Where in central London can you find a clock that features rotating discs, a rampant goat and a former prime minister masquerading as a sun god?
Bracken House is a sturdy post-war office block on Cannon Street, just opposite St Paul's. This gigantic astronomical clock guards the entrance. Its rotating dials show the minutes, hours, days, months and zodiacal signs.
And, right there in the middle, is the face of Winston Churchill.
It really is Winnie. The building is named after Brendan Bracken, a key ally of Churchill during the second world war. The statesman's grimacing countenance was built into the clock in 1959, by designers Frank Dobson and Philip Bentham, in a nod to this relationship.

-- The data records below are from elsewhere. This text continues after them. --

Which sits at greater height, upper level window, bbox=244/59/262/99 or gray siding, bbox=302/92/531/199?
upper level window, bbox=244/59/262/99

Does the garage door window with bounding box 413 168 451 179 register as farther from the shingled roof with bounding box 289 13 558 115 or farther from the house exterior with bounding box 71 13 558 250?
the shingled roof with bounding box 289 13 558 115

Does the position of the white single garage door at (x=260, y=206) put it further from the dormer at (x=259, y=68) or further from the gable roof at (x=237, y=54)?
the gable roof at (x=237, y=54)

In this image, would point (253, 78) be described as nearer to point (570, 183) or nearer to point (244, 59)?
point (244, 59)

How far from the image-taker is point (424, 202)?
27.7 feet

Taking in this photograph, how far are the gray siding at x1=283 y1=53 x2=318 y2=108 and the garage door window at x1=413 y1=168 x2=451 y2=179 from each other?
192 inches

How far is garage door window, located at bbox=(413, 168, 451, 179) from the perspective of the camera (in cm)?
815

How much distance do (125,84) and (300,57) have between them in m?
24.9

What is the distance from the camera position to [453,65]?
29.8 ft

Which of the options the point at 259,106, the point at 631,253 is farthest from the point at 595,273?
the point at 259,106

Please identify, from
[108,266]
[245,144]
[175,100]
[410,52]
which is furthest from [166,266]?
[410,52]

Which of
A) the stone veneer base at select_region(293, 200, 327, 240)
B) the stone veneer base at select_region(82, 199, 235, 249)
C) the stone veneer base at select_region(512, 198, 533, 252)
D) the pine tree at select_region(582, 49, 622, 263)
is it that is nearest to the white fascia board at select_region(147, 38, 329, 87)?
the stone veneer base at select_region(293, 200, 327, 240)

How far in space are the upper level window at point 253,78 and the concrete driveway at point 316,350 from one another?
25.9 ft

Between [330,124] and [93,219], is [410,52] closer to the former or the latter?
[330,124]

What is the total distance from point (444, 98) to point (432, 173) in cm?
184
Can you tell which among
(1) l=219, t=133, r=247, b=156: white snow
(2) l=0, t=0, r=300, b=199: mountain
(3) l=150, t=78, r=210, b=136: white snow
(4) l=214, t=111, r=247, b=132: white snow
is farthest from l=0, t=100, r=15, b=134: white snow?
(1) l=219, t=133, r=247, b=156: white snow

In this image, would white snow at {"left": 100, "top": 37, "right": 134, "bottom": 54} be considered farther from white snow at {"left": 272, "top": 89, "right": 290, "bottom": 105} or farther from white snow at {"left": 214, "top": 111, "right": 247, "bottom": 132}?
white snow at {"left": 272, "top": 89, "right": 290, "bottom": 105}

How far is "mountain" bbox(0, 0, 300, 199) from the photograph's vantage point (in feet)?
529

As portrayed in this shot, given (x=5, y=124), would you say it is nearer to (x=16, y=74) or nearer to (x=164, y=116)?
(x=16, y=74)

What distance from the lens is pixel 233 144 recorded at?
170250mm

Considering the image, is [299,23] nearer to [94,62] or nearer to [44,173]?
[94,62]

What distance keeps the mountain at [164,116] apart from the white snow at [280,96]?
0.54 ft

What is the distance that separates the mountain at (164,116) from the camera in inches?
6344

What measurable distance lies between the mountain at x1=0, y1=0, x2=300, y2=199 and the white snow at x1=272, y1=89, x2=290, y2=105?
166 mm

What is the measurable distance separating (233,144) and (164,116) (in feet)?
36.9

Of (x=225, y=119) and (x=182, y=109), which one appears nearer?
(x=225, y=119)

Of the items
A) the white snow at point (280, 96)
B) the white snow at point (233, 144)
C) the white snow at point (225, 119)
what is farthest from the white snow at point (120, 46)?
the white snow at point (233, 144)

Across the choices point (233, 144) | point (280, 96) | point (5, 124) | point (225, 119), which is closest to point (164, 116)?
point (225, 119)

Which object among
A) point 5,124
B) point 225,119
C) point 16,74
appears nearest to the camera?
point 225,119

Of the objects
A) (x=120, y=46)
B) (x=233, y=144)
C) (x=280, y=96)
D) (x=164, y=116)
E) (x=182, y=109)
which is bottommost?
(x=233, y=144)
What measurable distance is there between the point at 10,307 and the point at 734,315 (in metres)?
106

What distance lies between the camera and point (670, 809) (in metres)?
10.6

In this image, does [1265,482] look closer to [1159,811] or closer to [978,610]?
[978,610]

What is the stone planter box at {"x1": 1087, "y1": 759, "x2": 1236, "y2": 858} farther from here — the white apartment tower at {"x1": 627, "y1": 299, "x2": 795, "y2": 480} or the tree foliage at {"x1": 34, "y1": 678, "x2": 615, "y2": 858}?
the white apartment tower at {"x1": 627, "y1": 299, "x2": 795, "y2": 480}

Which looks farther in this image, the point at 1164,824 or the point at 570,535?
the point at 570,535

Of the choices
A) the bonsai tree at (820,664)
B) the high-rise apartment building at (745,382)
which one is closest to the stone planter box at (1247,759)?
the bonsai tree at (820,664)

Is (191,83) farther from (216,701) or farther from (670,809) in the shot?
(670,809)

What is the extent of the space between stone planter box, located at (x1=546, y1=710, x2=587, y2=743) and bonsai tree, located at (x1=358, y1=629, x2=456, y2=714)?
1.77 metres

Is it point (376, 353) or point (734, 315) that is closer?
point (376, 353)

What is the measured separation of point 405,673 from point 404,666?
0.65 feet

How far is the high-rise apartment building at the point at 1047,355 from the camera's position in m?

Was it the inspiration for the Teletubbies' Sun Baby?
Bracken and Churchill have other connections, played out in the pages of George Orwell's 1984. During the second world war, Bracken ran the Ministry of Information, inspiration for Orwell's Ministry of Truth. He also shares his initials with Big Brother. The novel's protagonist is called Winston. We'd love to know: does Bracken House contain a Room 101?
The building contains still more symbolism. Notice the colour of the stone:
Bracken House was designed as the headquarters of the Financial Times, which Bracken refounded in 1945. The coloured facade is as a deliberate nod to that newspaper's famously pink pages (it looks pinker in real life, honest).
Sadly, the FT decamped to Southwark in the 1980s. For over 30 years it inhabited this thing:
But then, in 2018, the newspaper returned to Bracken House. The Financial Times is be back in the Square Mile, back in the building that matches its colour, and back beneath the gaze of Apollo-Churchill and the strangest clock in London.